» Task details
Please repeat the records beneath this task exactly as they appear, but skip the images.

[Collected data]
+ + + + + + +

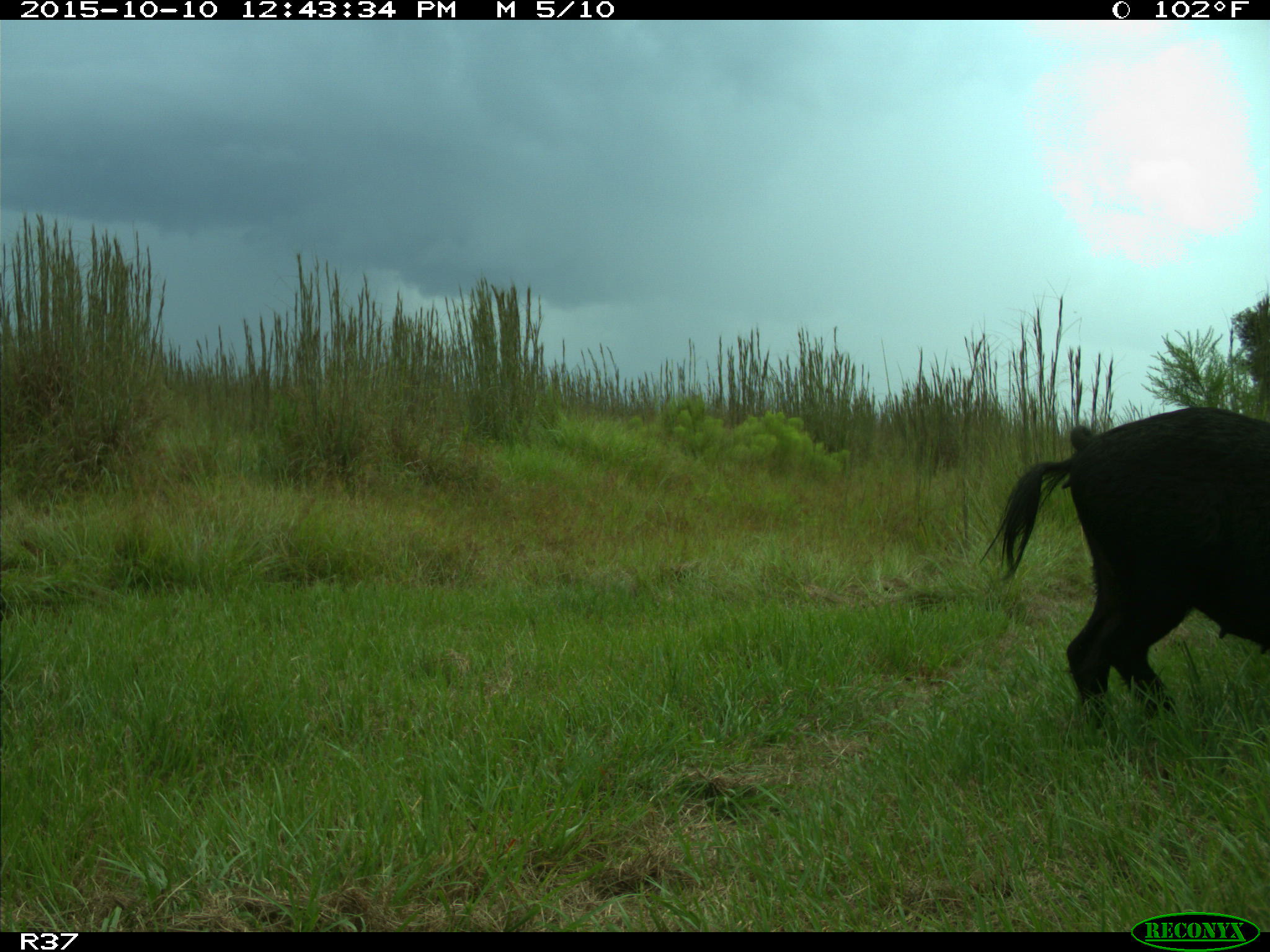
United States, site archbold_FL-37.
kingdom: Animalia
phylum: Chordata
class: Mammalia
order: Artiodactyla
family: Suidae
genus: Sus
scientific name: Sus scrofa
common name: wild boar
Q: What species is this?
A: Sus scrofa (wild boar).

+ + + + + + +

» Answer to this problem
United States, site archbold_FL-37.
kingdom: Animalia
phylum: Chordata
class: Mammalia
order: Artiodactyla
family: Suidae
genus: Sus
scientific name: Sus scrofa
common name: wild boar
Q: What species is this?
A: Sus scrofa (wild boar).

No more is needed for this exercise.